Could AI eventually progress to the point where entire trials could be run using only AI subjects rather than human subjects or a hybrid of both?
This is a tough one. We have a longer horizon for realizing anything close to that. Synthetic control arms are the closest we have to that today. This would include using RWD and extrapolating that into an artificial control subject with some mixed results. This is possible today. In the context of a clinical trial, we are still working through the AI models and understanding pharmacokinetics of compounds. Having the idea of an AI human model is transformative, but from a general public perception standpoint, most people would be hesitant to take a medication that has only been researched through AI models. There is capability, technology and societal pressure that will make this a long road. Incremental gains may be impactful in the short term.

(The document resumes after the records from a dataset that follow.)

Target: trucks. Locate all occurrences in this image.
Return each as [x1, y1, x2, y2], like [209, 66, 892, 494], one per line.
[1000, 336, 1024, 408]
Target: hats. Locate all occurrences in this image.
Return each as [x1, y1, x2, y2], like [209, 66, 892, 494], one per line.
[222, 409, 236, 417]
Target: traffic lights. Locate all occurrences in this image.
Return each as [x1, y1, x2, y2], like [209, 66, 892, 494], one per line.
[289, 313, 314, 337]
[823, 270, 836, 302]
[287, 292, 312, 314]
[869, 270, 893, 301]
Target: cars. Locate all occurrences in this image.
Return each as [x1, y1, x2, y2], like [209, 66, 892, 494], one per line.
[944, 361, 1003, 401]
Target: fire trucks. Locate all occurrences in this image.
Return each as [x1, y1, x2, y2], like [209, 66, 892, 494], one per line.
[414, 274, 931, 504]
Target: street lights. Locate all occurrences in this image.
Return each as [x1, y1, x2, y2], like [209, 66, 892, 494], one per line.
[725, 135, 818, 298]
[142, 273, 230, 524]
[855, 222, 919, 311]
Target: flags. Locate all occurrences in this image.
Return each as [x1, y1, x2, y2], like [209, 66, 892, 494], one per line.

The Biology part of AI (using biological models) is on the far horizon, but we are more optimistic of the procedurally regulatory trial process. This includes automating data management and productivity. AI is more here and now in this area.
Let’s zoom in. What are the incremental gains? What are the hugely repetitive tasks that the model could repeat? Let’s look at the gains here. There are companies working on simulations, but those are supercomputer activities which must be validated against existing human models and data.